LOS ANGELES–Asbarez caught up with Viza band member and Oud player Antranig Kzirian to talk about the second annual Silence the Lies! Rock the Truth! concert set for April 24. Organized by a coalition of community organizations and artists, this social justice concert will be dedicated to raising awareness of the Armenian Genocide through music and activism. The groundbreaking concert will be held at the El Rey Theatre in the heart of Los Angeles on Saturday, April 24, 2010. We present the interview below:
Asbarez: Can you tell us about this upcoming concert?
Antranig Kzirian: The event is named “Silence the Lies! Rock the Truth” and it is the second annual concert put on together by community organizations like the ANC, AYF, UCLA AGA Sorority and AGBU along with musicians that are of course artists – but activists as well.
We wanted to help organize this event because we feel that this type of social justice concert helps to raise even more awareness of human rights issues that are important to Armenians, and also people from all backgrounds.
A: Where and When is the show?
A.K.: It’s on Saturday, April 24 at the El Rey in Los Angeles at 8 pm. The website www.silencethelies.com has lots of good information on the history of the Armenian Genocide, how individuals can contribute to the cause in general and other details.
A: What’s your take on how a concert can complement more conventional means of advocacy and education?
A.K.: For me this is very relevant as I am a human rights activist and also a passionate musician. The confluence of the two is apparent in the message of this show and is the objective of the concert – to bring the two together in a show of unity and understanding on something that has deeply affected all of us.

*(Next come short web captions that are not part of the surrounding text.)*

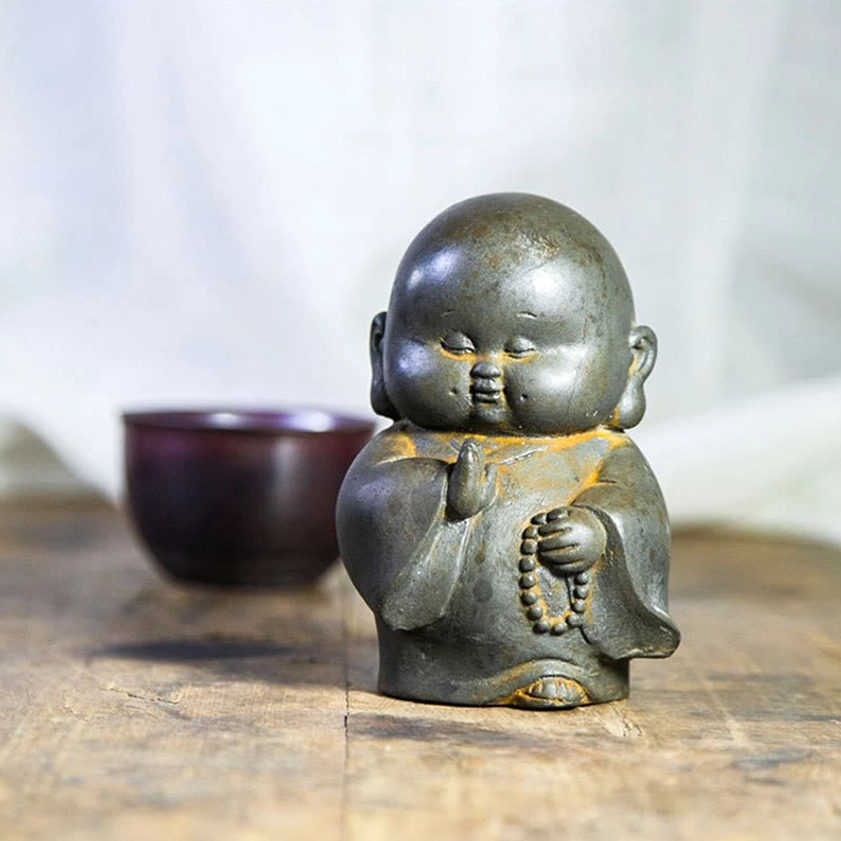Cute chubby Buddhist monk resin decoration in front perspective with prayer beads, rustic aged finish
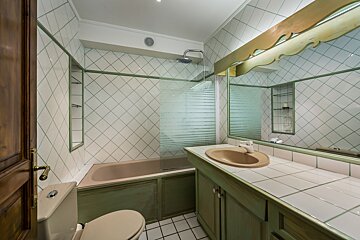 A bathroom with a toilet a sink and a bathtub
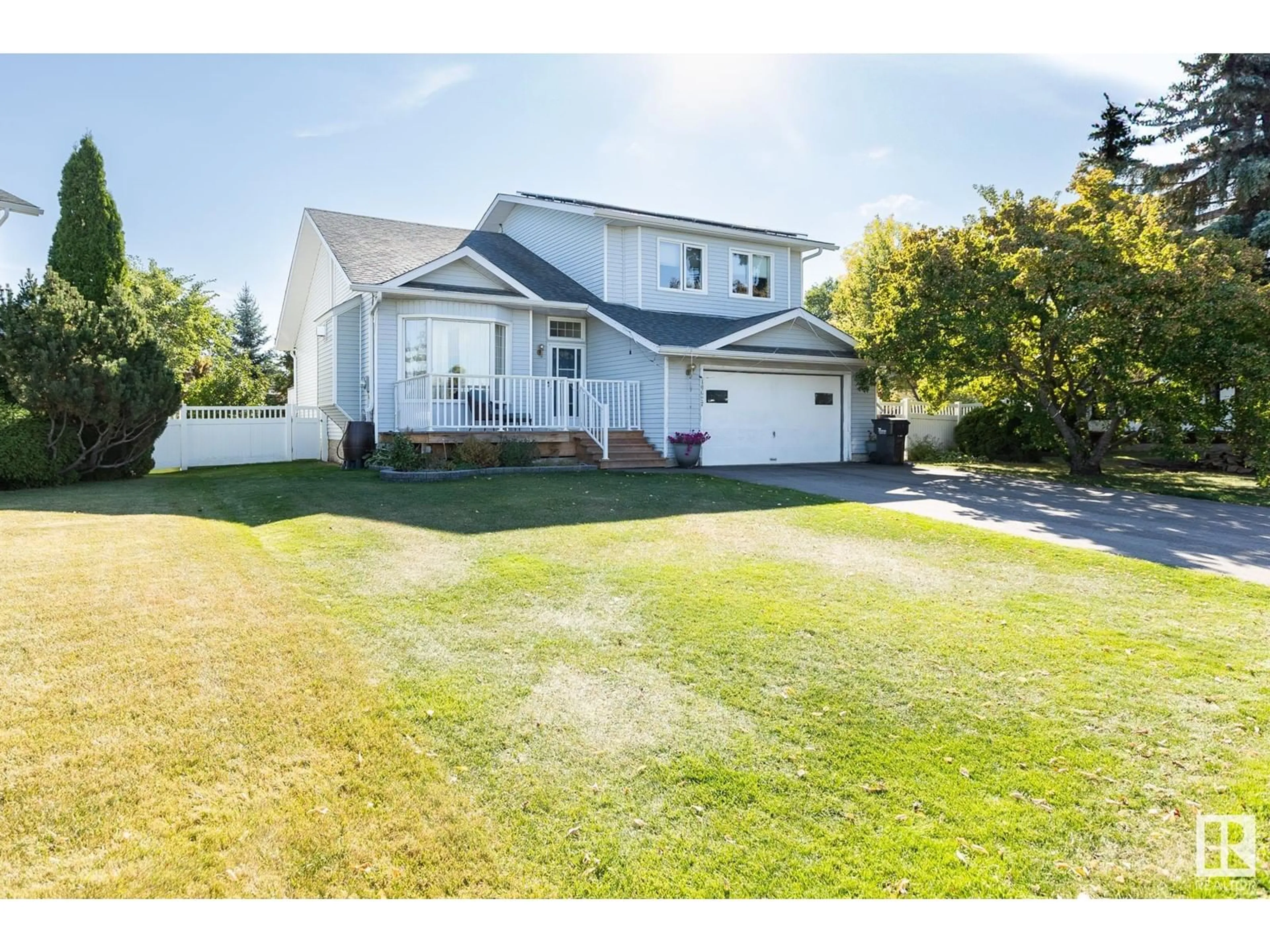 Frontside or backside of a home, the fenced backyard for 10627 108 ST, Westlock Alberta T7P1E1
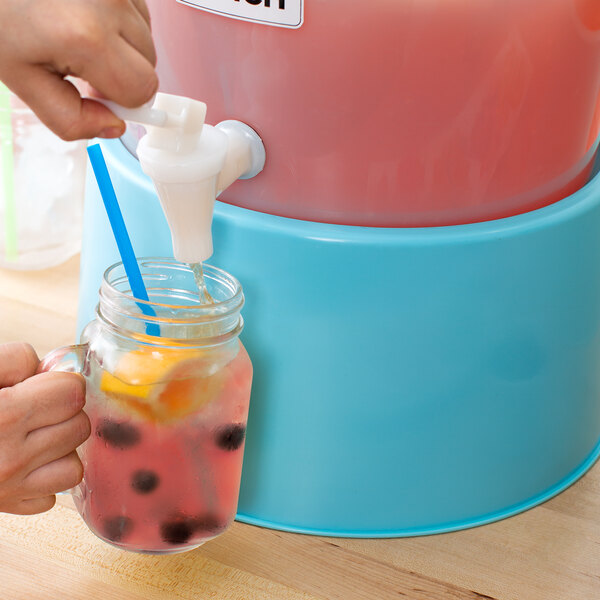 A hand pouring a drink into a Choice Blue beverage dispenser on a counter.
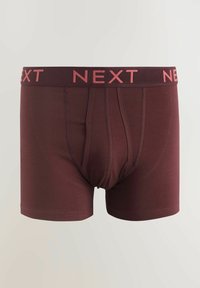Chiloți boxer burgundy cu o talie elastică neagră și roz, având imprimeul „NEXT” repetat. Material neted cu un design mulat.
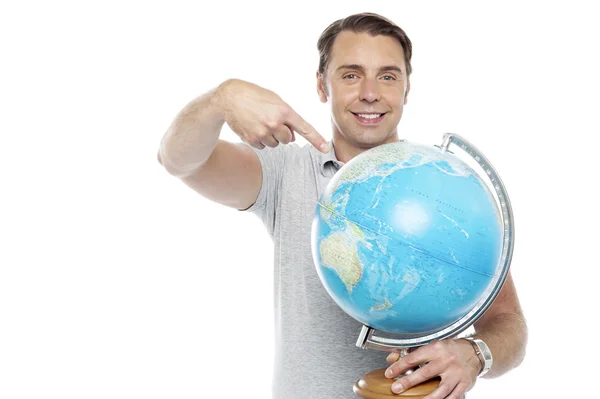 Homem segurando globo e apontando sobre ele — Fotografia de Stock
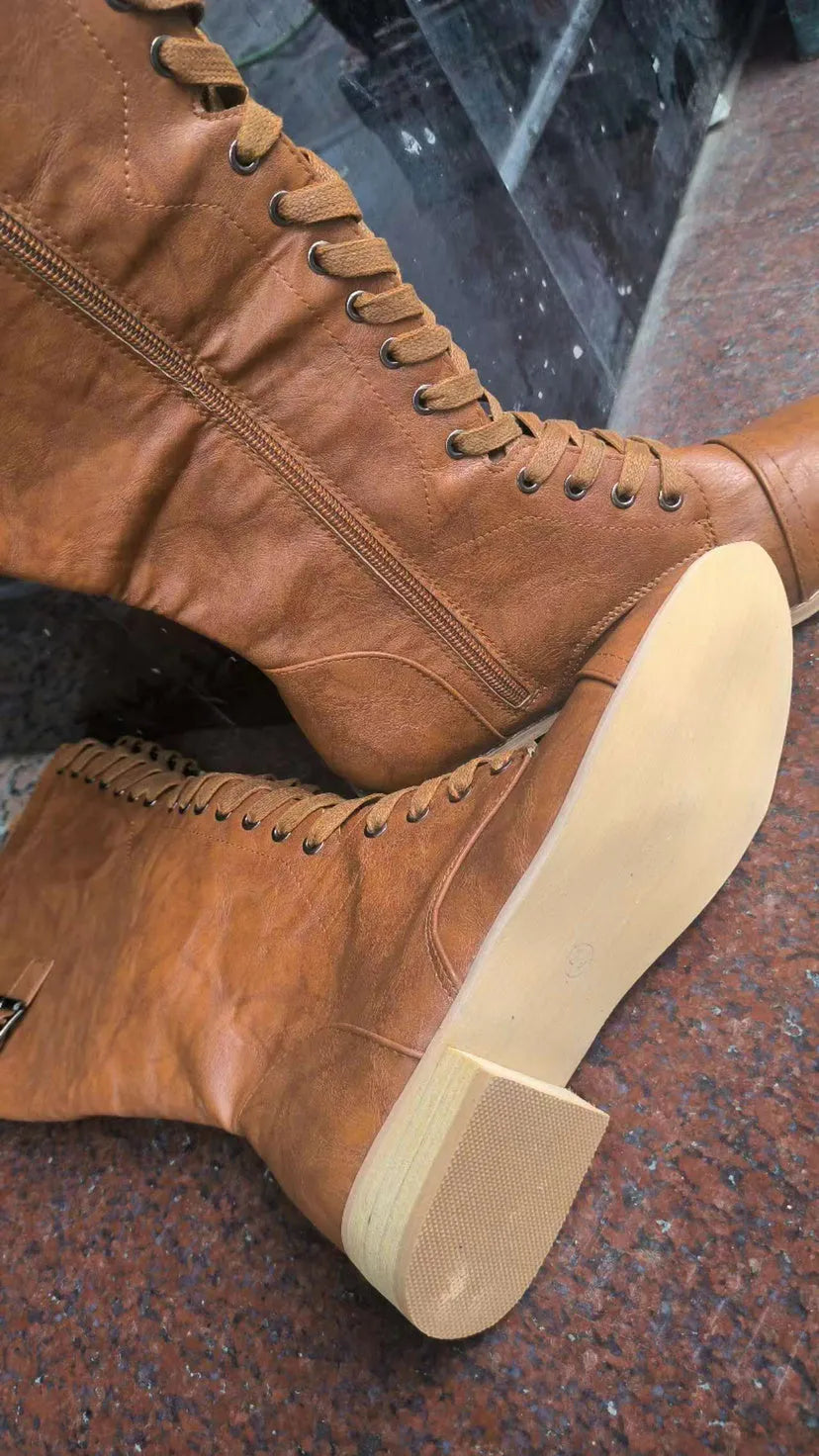Women's black knight ankle boots with a cross strap over the instep, made from artificial PU.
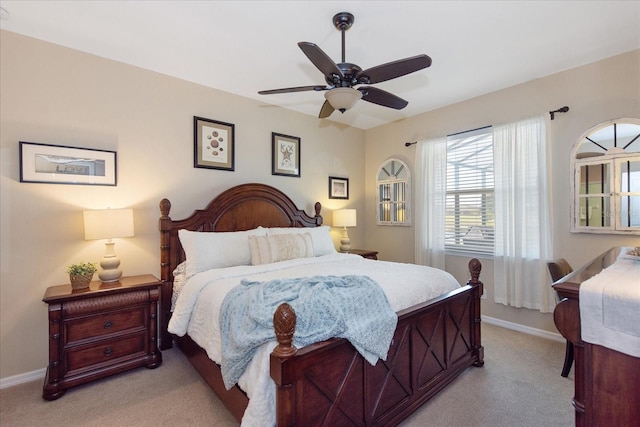 3230 Magnolia Landing Ln, North Fort Myers, FL 33917 - bedroom with light carpet, baseboards, and a ceiling fan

Nonetheless, reaching out to the younger generation can be a challenging endeavor at times – there are so many issues that are important to us both in our community and just simply as human beings. Because of that, it is essential that our youth – basically the leaders of tomorrow – develop an understanding for the weight of issues like the Armenian Genocide and similar political and human rights issues.
If anything – all of this is unfortunately quite relevant to our everyday lives because as Armenians our ancestors were either victims or survivors – and more currently because of genocide that is happening today in Darfur that is not acted upon by governments in any meaningful way. That’s why it’s so important to do something and take part in whatever way each of us can.
A: Can you elaborate on the significance of how organizations are working hand in hand with your band and the other artists performing?
A.K.: This reminds me of the feature the Los Angeles Times did last year on the first “Silence the Lies, Rock the Truth!” concert covering all the tremendous work of our community organizations and the uniqueness of the concert in helping generate awareness – especially with youth.
Serving as ANC-WR Executive Director a few years ago, I was able to work with various other organizations and benevolent projects which was a very rewarding experience. I also perform on the oud and am pretty active in music and have been for most of my life. I think having experienced both the government/advocacy side and supplementing that with my creative pursuits – I have a little bit of a different perspective on how to approach this issue.
To me, because politics and education sometimes tend to be grounded in statements and policies – which of course have their place in how things work in the real world – we wanted to also offer our action in a practical way.
The only way to advance any cause is through building will and support. That is how you become relevant and the key to making a difference. Impact is a critical concept. For generations our ancestors remained quiet regarding the genocide – a mix of reluctance, anxiety, fear and psychological taboo. Over time we have been deconstructing that taboo one piece at a time and we are become empowered – I believe that our youth must take ownership of important human rights issues like the Armenian Genocide. Our people lived through it – it is our responsibility to educate the world and stand up for what’s right.
A: I understand the concert is helping two orphanages – could you talk about these projects?
A.K.: The ARS has a very important initiative called “The Armenia-Artsakh Orphan Project” – also “The Bird’s Nest Orphanage” which is in Lebanon – both are receiving financial assistance from the proceeds of the show. These orphanages provide vital assistance and services to Armenian orphans that have nowhere to go and are living in pretty difficult times in their lives. Interestingly enough the second orphanage was founded by the great grandmother of one of our ANC-WR interns from a couple of years ago – Shant Karnikian. That shows the interconnectivity of the Armenian community. We really look forward to raising much needed funds for these important projects. It is a tradition that should be maintained by all artists in the future.
A: How much are tickets and where can our readers buy them?
A.K.: Tickets are $20 and can be purchased from the Silence the Lies website.